# **Women's E-Commerce Clothing Reviews**

23,000 Customer Reviews and Ratings.

> [**Kaggle Dataset**](https://www.kaggle.com/nicapotato/womens-ecommerce-clothing-reviews)

In [None]:
# Install Kaggle.
!pip install --upgrade --force-reinstall --no-deps kaggle

In [None]:
# Files Upload.
from google.colab import files

files.upload()

In [None]:
# Create a Kaggle Folder.
!mkdir ~/.kaggle

# Copy the kaggle.json to the folder created.
!cp kaggle.json ~/.kaggle/

# Permission for the json file to act.
!chmod 600 ~/.kaggle/kaggle.json

In [None]:
# Dataset Download.
!kaggle datasets download -d nicapotato/womens-ecommerce-clothing-reviews

In [None]:
# Unzip Dataset.
!unzip womens-ecommerce-clothing-reviews.zip

# **Multimodal Toolkit - Incorporate Tabular Data with HuggingFace Transformers**

*In real-world scenarios, we often encounter data that includes both text and tabular features.

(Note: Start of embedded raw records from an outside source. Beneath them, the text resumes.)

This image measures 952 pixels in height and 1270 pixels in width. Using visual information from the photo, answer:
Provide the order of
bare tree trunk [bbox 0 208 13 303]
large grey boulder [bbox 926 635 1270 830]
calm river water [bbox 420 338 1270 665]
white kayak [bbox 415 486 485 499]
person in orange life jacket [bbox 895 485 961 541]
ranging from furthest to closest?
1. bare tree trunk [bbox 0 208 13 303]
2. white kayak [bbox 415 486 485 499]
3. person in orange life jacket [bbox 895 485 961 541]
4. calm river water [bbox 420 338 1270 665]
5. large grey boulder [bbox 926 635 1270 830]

Leveraging the latest advances for transformers, effectively handling situations with both data structures can increase performance in our models.*

*   [**Multimodal Transformers | GitHub**](https://github.com/georgian-io/Multimodal-Toolkit)

*   [**Multimodal Transformers | Documentation**](https://multimodal-toolkit.readthedocs.io/en/latest/index.html)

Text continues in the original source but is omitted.